Cooney, the artistic director of the Dublin Cycling Campaign (now there’s a job I wouldn’t mind having!) said this year’s bicycle procession and St.Patrick’s Day parade are particularly special because February was the 100-year anniversary of Ulysses’ publication.  But the essence of the event might have been best summed up by Devlin, a writer whose speech included an excerpt from the novel and began with this:  “One of the landmark days in my life was when I learned how to ride a bike.”

“I felt as if I were on the road to somewhere.”

As were the cyclists and marchers in the Dublin parade, 100 years after Ulysses came into the world.

16 March 2022

Agonizingly Rewarding

I've cycled in the Green Mountains, Adirondacks, Catskills, Sierra Nevada, Pyrenees, Alpes Maritimes and the Alps of France, Italy and Switzerland.  I've also done some challenging climbs in places like the Greek island of Milos, where the road up the mountain, I think, was first built long, long before I was born and simply paved over.  

I don't know whether that climb was tough (but rewarding) because of the less-advanced state of engineering at the time it was first carved out, the hot weather or my age.  But it felt nearly as arduous, at times, as one stretch of the Col de Portillon, on the Spanish border.  I climbed it--and was both terrified and exhilarated by the views from the guardrail-less virages--on a bike loaded with full panniers.  I don't know whether that stretch--about a kilometer of a 10 kilometer climb --was steeper than the most vertical stretches of the Alpe d'Huez or Col d'Agnel (a.k.a. Colle d'Agnello: It's on the Italian-French border) but I remember a group of people applauding me when I made it to the top. 

Well, there is one climb that claims to put those, and all others, to shame.  Every year, the Mount Washington Auto Road Bicycle Hillclimb takes cyclists to the top of the highest peak in the Northeastern United States. The route can lay claim to one of the world's steepest climbs:  The average grade is 12 percent; extended sections rise at 18 percent and for one part near the end, cyclists have to pump their way up a 22 percent climb.  

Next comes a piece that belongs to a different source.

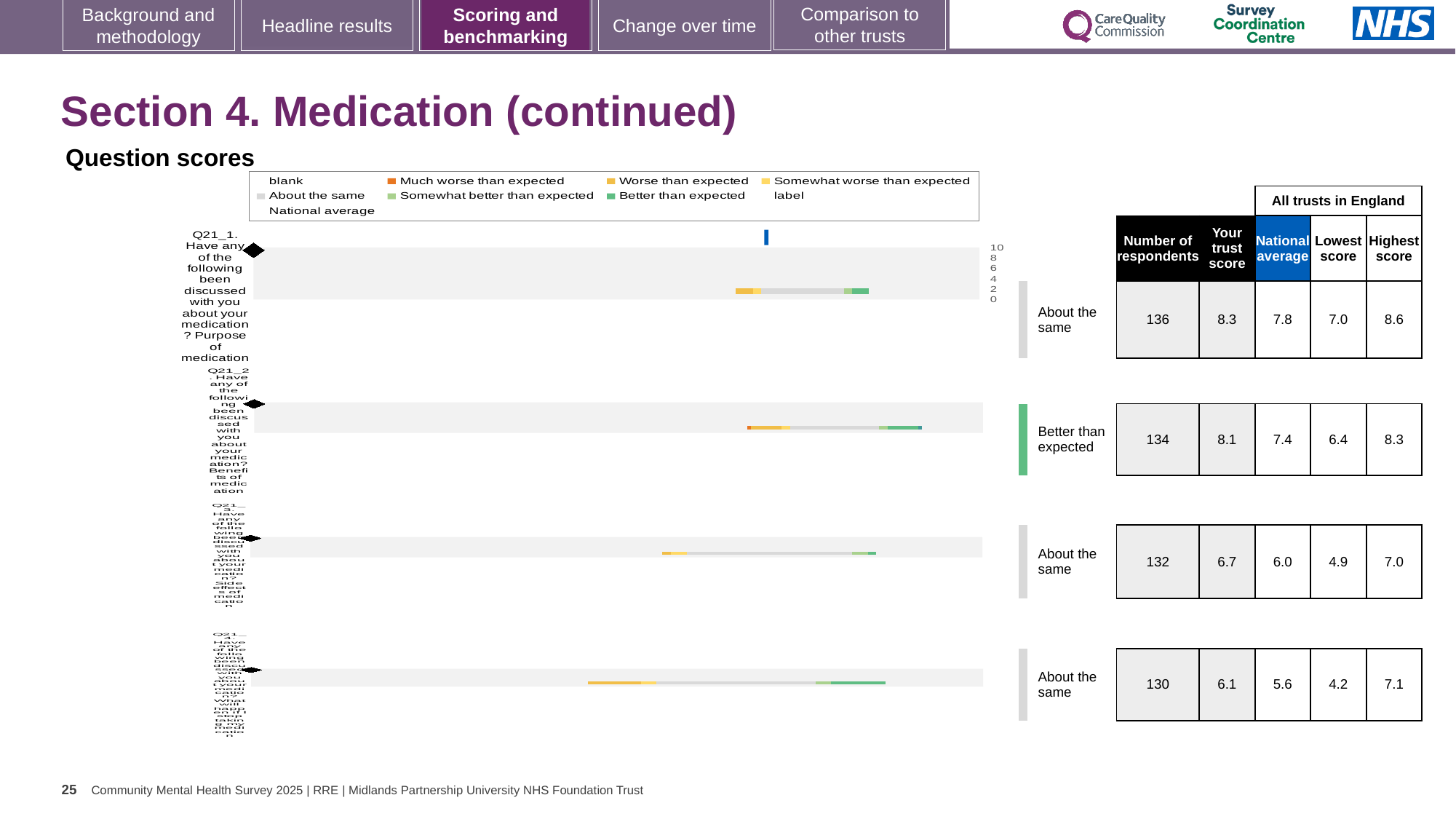
In the table beside the charts, what is the national average for Q21_2 (Benefits of medication)? 7.4 What kind of chart is used to show the question scores on this slide? bar chart Which question row has the highest trust score in the table beside the charts? Q21_1 Which question row is rated 'Better than expected' next to its bar chart? Q21_2 In the table beside the charts, what is the trust score for Q21_1 (Purpose of medication)? 8.3 How many question bar charts are shown on the slide? 4 What is the difference between the trust score and the national average for Q21_2 in the table beside the charts? 0.7 What is the highest tick value shown on the axis of the first bar chart (Q21_1)? 10 In the table beside the charts, what is the highest score for the fourth question row? 7.1 In the table beside the charts, what is the lowest score for the third question row? 4.9 Which legend entry is shown in orange in the chart legend? Much worse than expected In the table beside the charts, what is the number of respondents for Q21_1 (Purpose of medication)? 136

When bumper stickers proclaim, "This car climbed Mount Washington," you know it has to be quite ride for cyclists. (The road is closed to auto traffic on the day of the ride.)  What makes the ascent all the more laborious is the weather, some of the most severe and changeable in the world. For years, the race was held in September, but cold, wind, rain and snow caused organizers to move it to August--where there is still a chance of starting off in typically summer-like conditions but pedaling through cold, wind and freezing rain before reaching the top.


At the start of the 2017 ride. Photo by Joe Viger



Mark Greenleaf would know.  He plans to participate for the 35th time when this year's edition is held on 20 August.  

In 1983, he was living in Providence, Rhode Island when, one day, he grabbed the mail before going out to dinner with friends.  Among that day's delivery was a copy of Bicycling! magazine, in which he noticed an article about the ride.  "After a couple of beers, we dared each other to do it," he said of his friends at that fateful dinner.  The following year, he did it for the first time.

After each climb--which he completed--he always felt it was "agonizingly rewarding."  I could say the same for the climbs I've made.